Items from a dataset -
▽
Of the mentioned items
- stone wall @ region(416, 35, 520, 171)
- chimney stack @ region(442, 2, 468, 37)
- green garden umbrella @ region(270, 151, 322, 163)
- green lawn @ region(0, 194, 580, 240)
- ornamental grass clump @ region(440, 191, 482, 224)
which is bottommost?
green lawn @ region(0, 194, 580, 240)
△
SHORT PROBLEM - Copy each of these items word for word.

SOLUTION FOR THIS TASK -
Of the mentioned items
- stone wall @ region(416, 35, 520, 171)
- chimney stack @ region(442, 2, 468, 37)
- green garden umbrella @ region(270, 151, 322, 163)
- green lawn @ region(0, 194, 580, 240)
- ornamental grass clump @ region(440, 191, 482, 224)
which is bottommost?
green lawn @ region(0, 194, 580, 240)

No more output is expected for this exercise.